◆ ИСХОДНЫЙ ФРАГМЕНТ ◆
####################
3 Отцу моему Алексею Петровичу Новикову посвящаетс

Евдиния Юршина
Продолжение 2

Но тут случился нежданный поворот событий.

В село приехала молоденькая преподавательница. "Из самой Москвы!"
Батя бы и не взглянул на такую пигалицу, так–то, по доброму.
Ведь по убеждению его матери Марии женщина - это же, чтобы все могла в доме - то!
А Софка - москвичка, как прозвали в селе мою будущую маму, росту была махонького 159 см, и весила как пара курей, как говорила о ней впоследствии моя бабушка.
Про скотину она слыхом не слыхивала... Да и про многое другое из сельской жизни.

Но так получилось, что Софья Александровна не только преподавала в школе математику, она ставила спектакли, где сама играла, втянула в лицедейство пол села молодежи.  И, конечно же, и отец мой будущий - чуть не самый первый парень на деревне, гармонист, хоть спеть, хоть сплясать… да и в "театре" играть у него получалось, был со всеми...

Надо сказать, что,  несмотря на то, что батя из глухой деревни был (по сравнению с Москвой - то) он и начитан был и чувством  юмора одарен с рождения. Для мамы это было очень и очень важно.

Как ни "брыкалась" матушка Мария, а сноха оказалась у нее – «Аккурат никудышная, хоть из самой Москвы!»

И ничего с этим поделать было нельзя уже.
####################
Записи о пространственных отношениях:
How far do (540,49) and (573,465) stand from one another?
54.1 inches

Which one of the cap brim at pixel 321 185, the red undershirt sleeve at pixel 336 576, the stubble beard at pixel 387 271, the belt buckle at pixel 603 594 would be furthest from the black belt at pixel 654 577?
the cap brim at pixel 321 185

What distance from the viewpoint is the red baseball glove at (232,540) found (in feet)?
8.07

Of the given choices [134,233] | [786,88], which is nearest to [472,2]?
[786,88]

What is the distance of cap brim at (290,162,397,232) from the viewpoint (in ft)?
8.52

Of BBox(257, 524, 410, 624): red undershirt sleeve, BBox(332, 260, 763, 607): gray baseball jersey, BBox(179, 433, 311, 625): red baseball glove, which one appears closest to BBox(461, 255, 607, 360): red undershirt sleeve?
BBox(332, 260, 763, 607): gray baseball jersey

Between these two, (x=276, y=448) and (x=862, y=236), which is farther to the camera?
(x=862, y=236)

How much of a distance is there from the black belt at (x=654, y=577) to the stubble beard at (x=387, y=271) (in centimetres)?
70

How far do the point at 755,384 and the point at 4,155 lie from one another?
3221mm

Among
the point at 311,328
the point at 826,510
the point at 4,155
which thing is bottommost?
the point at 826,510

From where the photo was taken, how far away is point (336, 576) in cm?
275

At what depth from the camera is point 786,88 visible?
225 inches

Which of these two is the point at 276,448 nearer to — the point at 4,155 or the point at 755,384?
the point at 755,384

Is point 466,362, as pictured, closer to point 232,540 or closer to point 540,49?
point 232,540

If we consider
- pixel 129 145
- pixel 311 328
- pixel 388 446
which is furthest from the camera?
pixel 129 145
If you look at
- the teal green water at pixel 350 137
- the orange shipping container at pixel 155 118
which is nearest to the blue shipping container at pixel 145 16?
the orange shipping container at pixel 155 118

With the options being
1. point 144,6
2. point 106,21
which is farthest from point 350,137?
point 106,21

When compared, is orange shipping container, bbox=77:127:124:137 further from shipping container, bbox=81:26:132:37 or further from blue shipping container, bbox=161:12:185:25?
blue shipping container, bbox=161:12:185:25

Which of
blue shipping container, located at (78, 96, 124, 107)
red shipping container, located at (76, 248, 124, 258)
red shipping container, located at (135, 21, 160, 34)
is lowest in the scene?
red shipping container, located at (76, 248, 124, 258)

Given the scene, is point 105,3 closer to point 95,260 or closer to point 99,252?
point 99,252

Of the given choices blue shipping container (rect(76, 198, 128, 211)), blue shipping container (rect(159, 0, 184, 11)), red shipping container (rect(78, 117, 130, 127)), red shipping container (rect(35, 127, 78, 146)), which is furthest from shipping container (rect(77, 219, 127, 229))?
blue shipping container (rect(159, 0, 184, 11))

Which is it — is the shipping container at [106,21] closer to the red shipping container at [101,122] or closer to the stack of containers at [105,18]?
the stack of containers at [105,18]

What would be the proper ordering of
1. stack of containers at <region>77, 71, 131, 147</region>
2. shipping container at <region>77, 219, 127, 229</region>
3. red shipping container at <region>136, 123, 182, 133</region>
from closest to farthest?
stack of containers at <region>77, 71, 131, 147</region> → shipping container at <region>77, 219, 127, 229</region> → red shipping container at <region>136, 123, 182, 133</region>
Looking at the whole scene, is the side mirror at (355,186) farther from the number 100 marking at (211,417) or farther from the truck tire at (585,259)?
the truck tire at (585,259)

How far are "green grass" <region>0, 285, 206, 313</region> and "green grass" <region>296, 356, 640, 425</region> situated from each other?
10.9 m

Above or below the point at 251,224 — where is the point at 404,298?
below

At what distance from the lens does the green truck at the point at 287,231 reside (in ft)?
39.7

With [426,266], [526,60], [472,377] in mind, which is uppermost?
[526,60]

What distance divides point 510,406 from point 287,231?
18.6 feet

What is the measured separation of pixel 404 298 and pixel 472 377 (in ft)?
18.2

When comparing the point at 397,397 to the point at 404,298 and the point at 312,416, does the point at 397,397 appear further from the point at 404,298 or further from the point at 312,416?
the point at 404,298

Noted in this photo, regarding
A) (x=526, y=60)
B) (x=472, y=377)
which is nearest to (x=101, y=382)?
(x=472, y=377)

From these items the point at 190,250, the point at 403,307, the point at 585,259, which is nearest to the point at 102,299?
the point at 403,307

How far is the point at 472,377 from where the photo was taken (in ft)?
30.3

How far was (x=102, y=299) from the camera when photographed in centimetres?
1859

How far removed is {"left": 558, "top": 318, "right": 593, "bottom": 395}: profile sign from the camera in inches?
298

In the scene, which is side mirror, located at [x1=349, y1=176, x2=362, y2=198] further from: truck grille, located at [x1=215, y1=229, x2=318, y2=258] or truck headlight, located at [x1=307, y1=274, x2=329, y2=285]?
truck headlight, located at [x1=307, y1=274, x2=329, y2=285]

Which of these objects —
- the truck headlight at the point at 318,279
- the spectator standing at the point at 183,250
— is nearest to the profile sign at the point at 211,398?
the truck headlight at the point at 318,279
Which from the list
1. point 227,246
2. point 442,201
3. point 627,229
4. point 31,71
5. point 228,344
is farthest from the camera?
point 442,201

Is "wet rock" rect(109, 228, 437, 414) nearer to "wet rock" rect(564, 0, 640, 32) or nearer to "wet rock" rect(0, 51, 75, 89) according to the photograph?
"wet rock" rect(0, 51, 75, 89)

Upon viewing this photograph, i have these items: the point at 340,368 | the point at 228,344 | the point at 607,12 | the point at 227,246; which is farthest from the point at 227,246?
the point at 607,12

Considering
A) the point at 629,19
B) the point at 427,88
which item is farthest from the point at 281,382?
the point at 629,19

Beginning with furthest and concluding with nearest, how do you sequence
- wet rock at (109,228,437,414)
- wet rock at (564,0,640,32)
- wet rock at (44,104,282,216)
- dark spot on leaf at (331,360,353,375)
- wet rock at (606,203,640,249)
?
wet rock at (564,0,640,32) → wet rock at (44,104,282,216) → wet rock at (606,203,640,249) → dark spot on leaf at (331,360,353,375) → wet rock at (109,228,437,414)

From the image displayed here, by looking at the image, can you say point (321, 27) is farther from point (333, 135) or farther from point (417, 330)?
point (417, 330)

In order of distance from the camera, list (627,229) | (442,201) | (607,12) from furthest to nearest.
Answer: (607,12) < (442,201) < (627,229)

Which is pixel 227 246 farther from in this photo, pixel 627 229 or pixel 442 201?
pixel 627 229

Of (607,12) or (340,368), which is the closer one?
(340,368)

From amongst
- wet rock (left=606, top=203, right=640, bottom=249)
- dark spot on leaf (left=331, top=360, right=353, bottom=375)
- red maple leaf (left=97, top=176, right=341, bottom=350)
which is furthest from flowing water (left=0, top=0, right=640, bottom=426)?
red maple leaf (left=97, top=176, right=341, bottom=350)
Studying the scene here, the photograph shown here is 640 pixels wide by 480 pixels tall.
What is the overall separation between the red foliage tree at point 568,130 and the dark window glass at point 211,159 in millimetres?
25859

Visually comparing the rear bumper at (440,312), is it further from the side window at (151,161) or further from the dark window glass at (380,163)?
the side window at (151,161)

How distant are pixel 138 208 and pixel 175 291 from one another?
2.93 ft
####################
Перепишите слово в слово часть рассказа о родителях, начиная с «Но так получилось, что» и продолжая вплоть до «было нельзя уже.».

◆ ПОЛНЫЙ ОТВЕТ ◆
Но так получилось, что Софья Александровна не только преподавала в школе математику, она ставила спектакли, где сама играла, втянула в лицедейство пол села молодежи.  И, конечно же, и отец мой будущий - чуть не самый первый парень на деревне, гармонист, хоть спеть, хоть сплясать… да и в "театре" играть у него получалось, был со всеми...

Надо сказать, что,  несмотря на то, что батя из глухой деревни был (по сравнению с Москвой - то) он и начитан был и чувством  юмора одарен с рождения. Для мамы это было очень и очень важно.

Как ни "брыкалась" матушка Мария, а сноха оказалась у нее – «Аккурат никудышная, хоть из самой Москвы!»

И ничего с этим поделать было нельзя уже.